• [WHAT IS NEEDED]
Continue the review of the documentary Waste Land below, picking up after its last sentence.

• [TEXT PROVIDED]
● ● ● ● ● ● ●
Waste Land – Dir. Lucy Walker
Lucy Walker’s Oscar nominated documentary follows the successful Brazilian born artist Vik Muniz, whose work uses unconventional materials in the creation of new images and iconic recreations, as he embarks on a project centring on the transformative power of art. Muniz asks at the film’s outset if art has the power to change lives and it is this question that the film is centred upon.
Muniz begins the film with the problematic desire to ‘give something back’. The objects of this charitable impulse are the inhabitants of Jardim Gramacho in Rio de Janeiro, the largest dump in the world and home to around 3,000 people, with whom Muniz works to create large scale art-attacks from objects rescued from the landfill, these are then photographed and sold, the profits going to those involved and the association set up to represent the catadores or ‘pickers’ who collect recyclable materials from the garbage.
● ● ● ● ● ● ●
• [DATA SEGMENT]
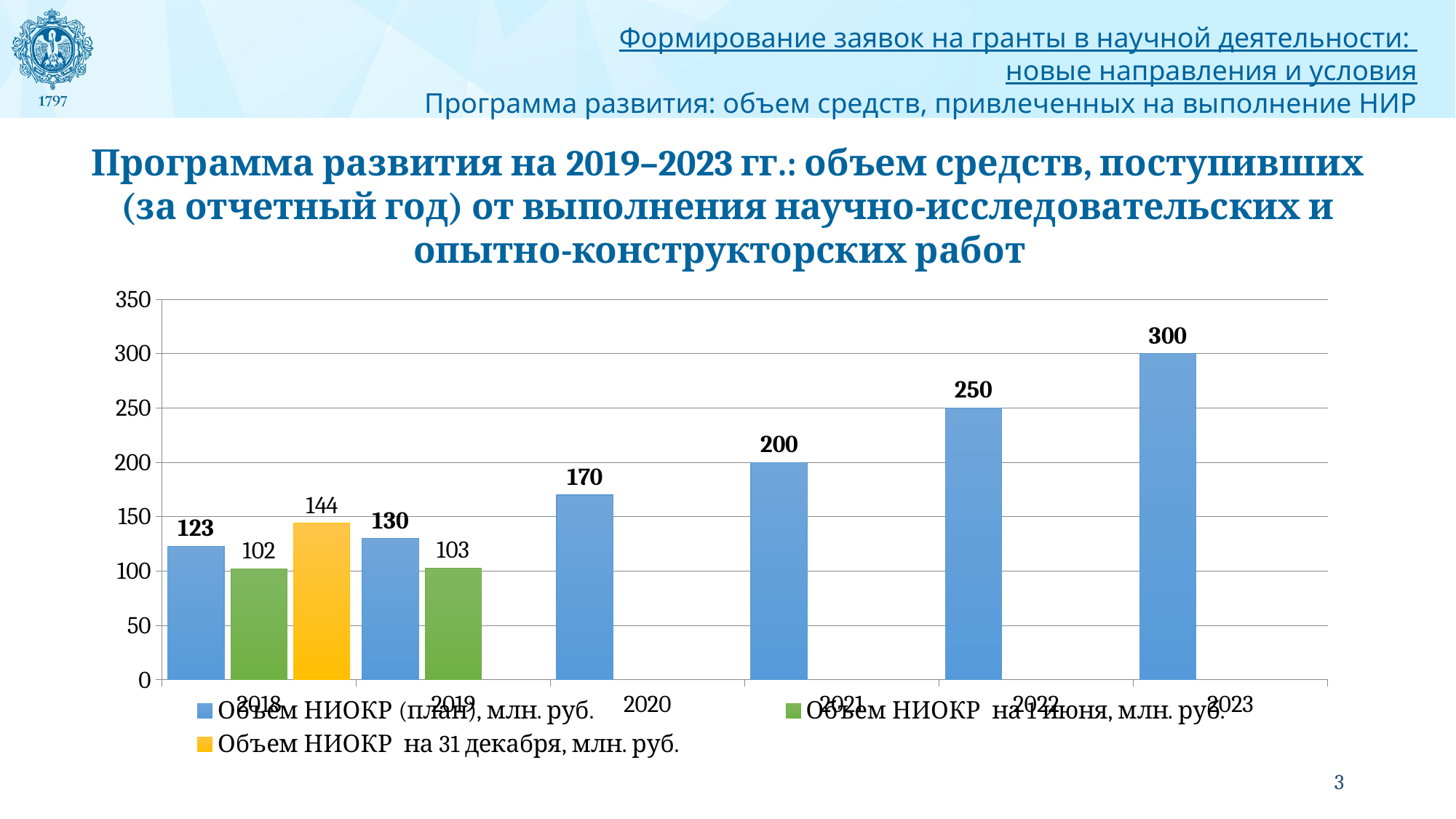
What colour are the bars for 'Объем НИОКР на 1 июня, млн. руб.'? Green In 2018, which is larger: the planned volume or the volume as of 31 December? Volume as of 31 December (144) Do the planned R&D volumes (blue bars) rise or fall from 2018 to 2023? Rise Which year has the highest planned R&D volume (blue bars)? 2023 Which year has the lowest planned R&D volume (blue bars)? 2018 How many series does the legend list? 3 What is the value of the 'Объем НИОКР на 1 июня' bar for 2019? 103 What type of chart is shown on the slide? Bar chart What is the planned R&D volume (Объем НИОКР (план)) for 2023? 300 What is the difference between the planned R&D volume for 2022 and for 2021? 50 What is the value of the 'Объем НИОКР на 31 декабря' bar for 2018? 144 How many years are shown on the x axis? 6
● ● ● ● ● ● ●
• [ANSWER BELOW]
From the outset it appears that all involved have approached this project with a certain naiveté. Both Muniz, in the film itself, and Walker, in a piece published in The Observer, recount their belief that the catadores would be ‘the scariest of scavengers, murderers and mental-health hardnuts, garbage-vultures in human form’, abiding by the sense that the dump is where everything bad, worthless and unwanted goes, even people. Their encounters with these people entirely reverse this impression, but what results is an equally simplistic reading. The catadores become a joyous, proud people, photogenic in colourful garments, dancing for the cameras and speaking of the pride they have for themselves and their profession. A clear distinction is made between trash and recyclable material, one is valued the other is not, and they themselves are providing an environmental service that the government ignores.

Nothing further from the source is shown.